Adriana vendió ropa en Once unos meses. La echaron sin darle un centavo. Y aprendió a dar inyecciones y a tomar la presión – Adriana hubiese sido una gran médica – y ahí pudo juntar unos mangos. Y estaba en casa con sus hijas y también podía ocuparse de la ropa mojada. Sin embargo, ese tiempo fue breve. Los juegos del hambre se volvieron con reglas más perversas. Entonces Adriana se fue de su casa, una vez más, para cuidar ancianos. Una mujer tan joven y tan marchita. Los viejos la maltrataban y ella les tenía que limpiar el culo.

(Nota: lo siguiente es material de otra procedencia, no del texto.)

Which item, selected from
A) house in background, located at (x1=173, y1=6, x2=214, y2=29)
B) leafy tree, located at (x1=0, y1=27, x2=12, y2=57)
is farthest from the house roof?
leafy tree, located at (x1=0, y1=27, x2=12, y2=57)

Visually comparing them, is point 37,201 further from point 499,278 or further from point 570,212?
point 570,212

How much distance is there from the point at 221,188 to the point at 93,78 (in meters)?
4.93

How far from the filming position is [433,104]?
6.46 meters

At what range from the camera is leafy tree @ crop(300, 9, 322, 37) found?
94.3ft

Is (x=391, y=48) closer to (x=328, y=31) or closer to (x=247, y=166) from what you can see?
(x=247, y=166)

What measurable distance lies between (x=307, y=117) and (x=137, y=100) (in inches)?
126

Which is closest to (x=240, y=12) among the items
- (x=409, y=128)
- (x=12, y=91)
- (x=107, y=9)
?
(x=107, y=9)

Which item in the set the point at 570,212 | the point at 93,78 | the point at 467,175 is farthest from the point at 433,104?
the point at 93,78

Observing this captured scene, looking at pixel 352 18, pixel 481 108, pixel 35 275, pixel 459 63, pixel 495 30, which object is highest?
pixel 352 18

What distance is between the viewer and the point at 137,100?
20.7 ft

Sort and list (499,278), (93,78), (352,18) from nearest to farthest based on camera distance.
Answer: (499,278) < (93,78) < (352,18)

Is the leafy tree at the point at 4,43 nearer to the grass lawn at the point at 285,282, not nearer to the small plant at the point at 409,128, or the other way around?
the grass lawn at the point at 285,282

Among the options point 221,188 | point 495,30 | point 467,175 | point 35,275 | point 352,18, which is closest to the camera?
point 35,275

Después Adriana empezó a trabajar como data entry por dos chirolas con cincuenta, de lunes a sábados. E hija sólo miraba cómo salía su madre con un bolso gigante para poder llevar un pedazo de su hogar roto y no extrañar tanto. Julieta ya había aprendido a convivir con su hermana y con esa tristeza inmunda, perenne que había tomado todo su cuerpo y que le dejaba tan poco margen para respirar.

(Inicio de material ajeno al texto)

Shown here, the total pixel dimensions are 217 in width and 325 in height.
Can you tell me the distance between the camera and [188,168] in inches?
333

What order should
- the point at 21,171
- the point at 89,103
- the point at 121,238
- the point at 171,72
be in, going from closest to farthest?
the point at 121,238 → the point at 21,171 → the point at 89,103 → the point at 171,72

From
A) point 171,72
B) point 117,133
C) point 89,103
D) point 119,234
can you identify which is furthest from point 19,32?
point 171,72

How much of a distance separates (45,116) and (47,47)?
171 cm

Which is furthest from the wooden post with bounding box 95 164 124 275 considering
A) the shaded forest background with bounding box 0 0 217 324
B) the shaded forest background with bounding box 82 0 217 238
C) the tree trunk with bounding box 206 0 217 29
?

Su padre seguía laburando en el banco. El trabajo en la curtiembre y sus épocas de abogado habían concluido hacía tiempo. Dormir tan pocas horas lo habían dejado hecho un trapo inestable. Ella y Brenda iban al colegio y se encargaban de los quehaceres domésticos. No sin antes ir al kiosko a comprar golosinas en cantidades exorbitantes y pedir fiado. Pero la deuda era exorbitante también; entonces Adriana, después de pagarla, descargaba su ira con lazo restaurador sobre el cuerpo de Julieta. Y el vecino de las palomas y su pija seguían apareciendo en sus sueños de púber y en la terraza.
Aquel también fue el tiempo de la separación de los padres de Julieta. Y luego fue el divorcio y su madre lo tuvo que pagar en cuotas. Julietita se tomaba el tren y el subte hasta Tribunales y solía caminar por la calle Cerrito hasta la avenida Córdoba, contando las baldosas, para pagar la ruptura marital de su progenitora. Los abogados la miraban con cierta ternura lastimosa. Pero ella no entendía.
Y sucedió el milagro: un día Jesús llegó a calmar las tempestades de Adriana. El evangelismo la refugió del infierno del caudillo, del neoliberalismo asesino tan en boga y de ella misma. Se convirtió en una especie de fundamentalista de la salvación bíblica. Y fue el tiempo en el que la ira de Adriana se volvió la ira de dios y ya no quedó aire en el mundo tan diminuto y solitario de Julieta.
Menem está muerto – el hacedor de mis fotos mentales de esos diez años nauseabundos no respira – piensa Julieta, sentada sobre la cama, somnolienta. Solo ese dato llamó apenas su atención. Se le escapa un leve gesto parecido a una sonrisa, al pensar en cierta coherencia que tienen los hijos de la mismísima mierda: el caudillo, ese que lloró de emoción cuando pisó la Casa Blanca, se murió un 14 de febrero. Julieta respira y vuelve a dormir.